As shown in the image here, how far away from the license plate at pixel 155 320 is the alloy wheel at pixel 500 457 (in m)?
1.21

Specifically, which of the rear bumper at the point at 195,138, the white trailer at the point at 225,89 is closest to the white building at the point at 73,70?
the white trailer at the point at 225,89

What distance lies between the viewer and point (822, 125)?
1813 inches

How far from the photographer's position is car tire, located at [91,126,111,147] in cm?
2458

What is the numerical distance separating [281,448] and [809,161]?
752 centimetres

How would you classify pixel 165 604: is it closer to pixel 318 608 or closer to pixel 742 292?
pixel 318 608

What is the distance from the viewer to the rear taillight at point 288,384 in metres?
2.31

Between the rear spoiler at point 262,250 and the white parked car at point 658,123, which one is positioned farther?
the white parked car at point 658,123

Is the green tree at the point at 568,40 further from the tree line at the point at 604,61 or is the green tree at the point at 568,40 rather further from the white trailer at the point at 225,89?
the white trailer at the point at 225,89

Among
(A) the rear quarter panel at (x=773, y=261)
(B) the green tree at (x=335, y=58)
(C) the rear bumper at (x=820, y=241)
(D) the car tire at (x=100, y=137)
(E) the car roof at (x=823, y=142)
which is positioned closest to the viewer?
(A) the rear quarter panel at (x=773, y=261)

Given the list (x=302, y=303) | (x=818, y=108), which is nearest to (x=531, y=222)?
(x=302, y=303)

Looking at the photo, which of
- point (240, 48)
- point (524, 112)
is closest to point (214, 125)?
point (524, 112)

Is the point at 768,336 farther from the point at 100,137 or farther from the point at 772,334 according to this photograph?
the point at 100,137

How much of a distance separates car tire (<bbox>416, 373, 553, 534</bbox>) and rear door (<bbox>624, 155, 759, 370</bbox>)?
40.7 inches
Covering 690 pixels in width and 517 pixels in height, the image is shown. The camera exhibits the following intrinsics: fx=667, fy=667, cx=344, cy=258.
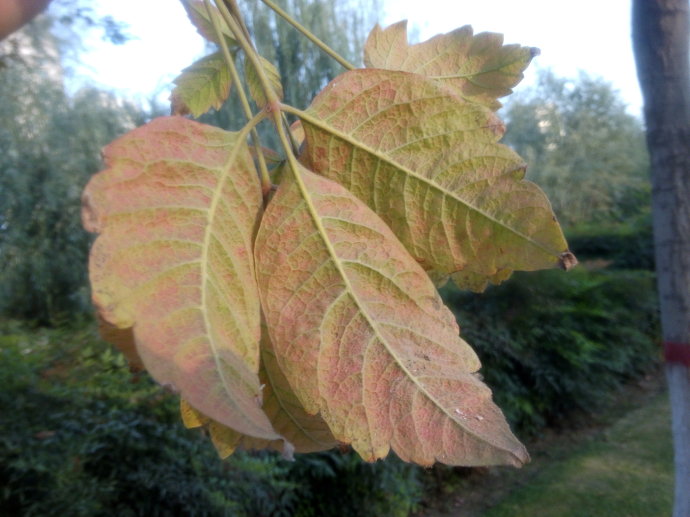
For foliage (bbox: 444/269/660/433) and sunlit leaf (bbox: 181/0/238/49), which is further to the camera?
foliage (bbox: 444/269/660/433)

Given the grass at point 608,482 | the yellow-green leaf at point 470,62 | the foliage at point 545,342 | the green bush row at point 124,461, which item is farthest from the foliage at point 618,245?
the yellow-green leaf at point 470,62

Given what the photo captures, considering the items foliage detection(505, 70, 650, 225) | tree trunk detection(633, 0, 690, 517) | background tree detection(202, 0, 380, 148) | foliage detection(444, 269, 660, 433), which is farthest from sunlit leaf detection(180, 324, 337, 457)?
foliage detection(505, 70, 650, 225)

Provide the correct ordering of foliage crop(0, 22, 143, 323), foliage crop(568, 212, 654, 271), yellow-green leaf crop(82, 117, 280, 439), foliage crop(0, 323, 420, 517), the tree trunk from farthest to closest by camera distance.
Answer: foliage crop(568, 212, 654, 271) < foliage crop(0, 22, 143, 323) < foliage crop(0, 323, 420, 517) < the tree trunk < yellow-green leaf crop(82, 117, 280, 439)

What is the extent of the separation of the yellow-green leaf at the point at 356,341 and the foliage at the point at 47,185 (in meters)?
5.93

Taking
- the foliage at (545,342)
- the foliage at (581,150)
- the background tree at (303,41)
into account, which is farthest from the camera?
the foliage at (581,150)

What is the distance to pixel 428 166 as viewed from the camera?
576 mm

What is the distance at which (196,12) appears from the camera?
***
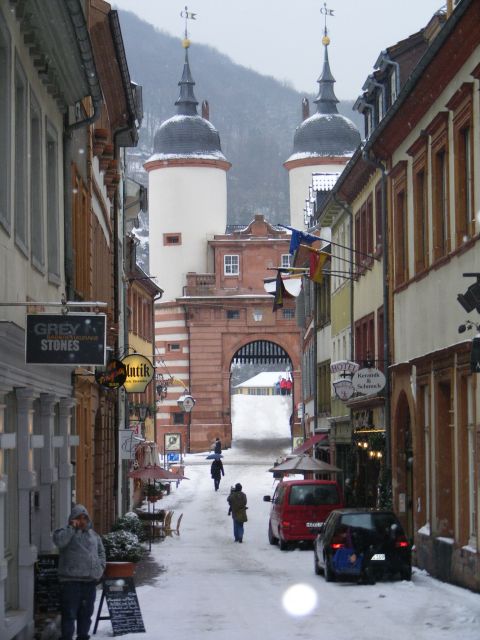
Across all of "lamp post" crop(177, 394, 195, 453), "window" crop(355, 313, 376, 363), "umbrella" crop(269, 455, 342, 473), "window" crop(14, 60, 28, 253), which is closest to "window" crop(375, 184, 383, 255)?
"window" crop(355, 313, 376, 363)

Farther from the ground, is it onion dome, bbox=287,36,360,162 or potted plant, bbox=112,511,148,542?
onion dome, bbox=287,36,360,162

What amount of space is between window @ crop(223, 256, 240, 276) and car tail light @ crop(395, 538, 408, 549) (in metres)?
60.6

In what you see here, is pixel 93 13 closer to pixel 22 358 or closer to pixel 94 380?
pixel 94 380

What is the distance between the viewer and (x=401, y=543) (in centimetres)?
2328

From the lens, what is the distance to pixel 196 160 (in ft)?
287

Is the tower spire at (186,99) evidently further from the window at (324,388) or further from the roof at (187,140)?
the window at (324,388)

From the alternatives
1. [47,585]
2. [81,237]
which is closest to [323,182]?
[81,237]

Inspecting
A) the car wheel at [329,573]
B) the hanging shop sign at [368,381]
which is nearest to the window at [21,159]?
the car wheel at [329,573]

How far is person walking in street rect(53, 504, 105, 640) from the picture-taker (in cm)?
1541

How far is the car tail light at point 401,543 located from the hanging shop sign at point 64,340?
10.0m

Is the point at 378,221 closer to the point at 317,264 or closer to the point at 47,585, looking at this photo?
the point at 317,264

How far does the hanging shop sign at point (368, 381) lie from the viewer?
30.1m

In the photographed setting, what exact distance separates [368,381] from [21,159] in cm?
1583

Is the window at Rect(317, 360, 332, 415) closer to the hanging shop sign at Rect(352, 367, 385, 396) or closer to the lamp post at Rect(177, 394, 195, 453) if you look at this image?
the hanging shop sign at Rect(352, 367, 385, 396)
***
Tâche courte> Recopiez à l'identique les lignes du matériel comprises entre celle qui contient « As shown in » et celle qui contient « 40.7 inches », bornes incluses.

Corrigé>
As shown in the image here, how far away from the license plate at pixel 155 320 is the alloy wheel at pixel 500 457 (in m)?
1.21

Specifically, which of the rear bumper at the point at 195,138, the white trailer at the point at 225,89 is closest to the white building at the point at 73,70?
the white trailer at the point at 225,89

What distance lies between the viewer and point (822, 125)?
1813 inches

How far from the photographer's position is car tire, located at [91,126,111,147] in cm?
2458

What is the numerical distance separating [281,448] and [809,161]?
752 centimetres

How would you classify pixel 165 604: is it closer to pixel 318 608 or closer to pixel 742 292?
pixel 318 608

What is the distance from the viewer to the rear taillight at point 288,384 in metres?
2.31

Between the rear spoiler at point 262,250 and the white parked car at point 658,123, which one is positioned farther?
the white parked car at point 658,123

Is the green tree at the point at 568,40 further from the tree line at the point at 604,61 or is the green tree at the point at 568,40 rather further from the white trailer at the point at 225,89?
the white trailer at the point at 225,89

Among
(A) the rear quarter panel at (x=773, y=261)
(B) the green tree at (x=335, y=58)
(C) the rear bumper at (x=820, y=241)
(D) the car tire at (x=100, y=137)
(E) the car roof at (x=823, y=142)
which is positioned closest to the viewer?
(A) the rear quarter panel at (x=773, y=261)

Given the list (x=302, y=303) | (x=818, y=108), which is nearest to (x=531, y=222)?
(x=302, y=303)

Looking at the photo, which of
- point (240, 48)
- point (524, 112)
is closest to point (214, 125)?
point (524, 112)

Is the point at 768,336 farther from the point at 100,137 or farther from the point at 772,334 according to this photograph?
the point at 100,137

How much of a distance separates car tire (<bbox>416, 373, 553, 534</bbox>) and rear door (<bbox>624, 155, 759, 370</bbox>)?
40.7 inches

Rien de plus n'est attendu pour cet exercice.